Kontrasax
Die Kunst des Reisens
TEXT: Stefan Pieper |
„Die Kunst des Reisens“ hat das Duo"Kontrasax" sein aktuelles Album genannt. Die Zeichen stehen auf Fernweh. Das suggerieren allein schon viele Titel auf dem aktuellen Album: Ramallah Park, Nachtzug, Afrika, Raga oder Shakuhachi nennen sich diese beispielsweise. Dass Christina Fuchs (Klarinette und Saofon) und Romy Herzberg (Kontrabass) mit diesem Album eine künstlerische Bilanz dreier produktiver Jahrzehnte ziehen wollen, nimmt man den beiden angesichts des traumwandlerischen Reifegrads dieser Musik ohne weiteres ab.
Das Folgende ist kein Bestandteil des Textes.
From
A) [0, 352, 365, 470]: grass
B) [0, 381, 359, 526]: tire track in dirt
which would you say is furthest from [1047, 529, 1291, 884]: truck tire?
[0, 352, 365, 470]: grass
Die beiden erfahrenen Kölner Musikerinnen bilden schon seit 30 Jahren dieses Duo bzw. „eine sich ständig erneuernde, kontinuierliche Working Band“. Sehr gerne wird die Verbindung zwischen Literatur, Film, Tanz und bildender Kunst gepflegt. Im Kern geht es um die perfekte Symbiose zwischen den Musikerinnen mit dem Ziel einer „musikalisch-kommunikativen Dialektik“, wie es Georg Ruby, Betreiber des Kölner Jazzhaus-Labels kommentiert.
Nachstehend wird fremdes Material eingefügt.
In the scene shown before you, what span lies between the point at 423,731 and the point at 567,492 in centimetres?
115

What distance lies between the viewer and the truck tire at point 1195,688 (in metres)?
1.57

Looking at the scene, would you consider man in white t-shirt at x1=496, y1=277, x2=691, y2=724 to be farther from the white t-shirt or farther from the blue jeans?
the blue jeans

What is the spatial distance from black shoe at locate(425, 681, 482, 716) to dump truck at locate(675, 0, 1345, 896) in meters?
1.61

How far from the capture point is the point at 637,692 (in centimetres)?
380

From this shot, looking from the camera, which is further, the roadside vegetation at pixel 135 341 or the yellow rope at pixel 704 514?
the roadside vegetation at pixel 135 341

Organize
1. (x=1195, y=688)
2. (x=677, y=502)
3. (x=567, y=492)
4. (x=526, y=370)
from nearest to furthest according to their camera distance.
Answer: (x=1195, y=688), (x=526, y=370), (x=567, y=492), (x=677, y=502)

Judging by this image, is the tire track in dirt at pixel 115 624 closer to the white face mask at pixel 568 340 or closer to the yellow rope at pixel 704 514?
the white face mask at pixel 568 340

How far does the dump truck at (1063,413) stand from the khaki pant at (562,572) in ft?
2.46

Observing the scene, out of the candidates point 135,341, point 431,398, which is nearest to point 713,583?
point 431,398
Was für ein intensiver, gleichberechtigter Dialog lebt hier und in was für wohlige Tiefklang-Bäder darf eingetaucht werden! Natürlich nicht ohne viel leuchtenden Oberton-Reichtum dank der verschiedenen Blasinstrumente sowie zahlreicher Saiten- und Bogen-Geräusche, die das Kontrabass-Spiel zu so einer physischen Angelegenheit machen. Bassistin Romy Herzberg reichen meist stark reduzierte musikalische Mittel, die umso mächtiger in einen Sog hinein ziehen. Zum Beispiel Texturen, die sich durch das Spiel desselben Tones abwechselnd auf zwei Saiten in unterschiedlicher Lage ergeben. Ebenso Ostinati, also repetierte Tonfolgen als Rückgrat dafür, dass Christina Fuchs auf ihren Holzblasinstrumenten den improvisierten Intensitätslevel steigern kann. Zuweilen lässt Romy Herzberg das Holz die Bogens auf die Saiten prallen, dann wird ihr Tieftöner zum Perkussionsinstrument. So wirkt etwa die pentatonische Basslinie im Stück „Afrika“ stilsicher einem traditionell afrikanischen Guembri-Spieler abgelauscht.
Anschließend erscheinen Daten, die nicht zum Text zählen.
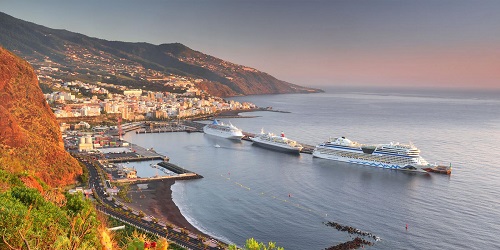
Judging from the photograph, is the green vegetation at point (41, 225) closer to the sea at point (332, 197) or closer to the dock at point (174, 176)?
the sea at point (332, 197)

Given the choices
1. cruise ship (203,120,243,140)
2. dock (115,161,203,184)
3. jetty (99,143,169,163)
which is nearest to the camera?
dock (115,161,203,184)

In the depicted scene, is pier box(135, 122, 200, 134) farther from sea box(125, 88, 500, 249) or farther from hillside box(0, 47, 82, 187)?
hillside box(0, 47, 82, 187)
Eine ausbalancierte Begegnung
Verblüffend, wie ausbalanciert die Begegnung der beiden Instrumente ist, obwohl Christina Fuchs gefühlt ein Vielfaches an Tönen zu spielen hat. Immens ist das improvisatorische und auch klangliche Vokabular, das sie auf Saxofon, hoher Klarinette und Bassklarinette bis hin zum fauchenden Didgeridoo-Effekt ausreizt. Den Ton einfangen, ins musikalische Erzählen kommen, um etwas Größeres entstehen zu lassen und weiterzugeben. Darum geht es hier. Statt sportlicher Virtuosität erzeugt die feingewebte Musik dieses Duos mächtig viel imaginäre Kraft.
Konzert in der Kölner Christuskirche am 11. September!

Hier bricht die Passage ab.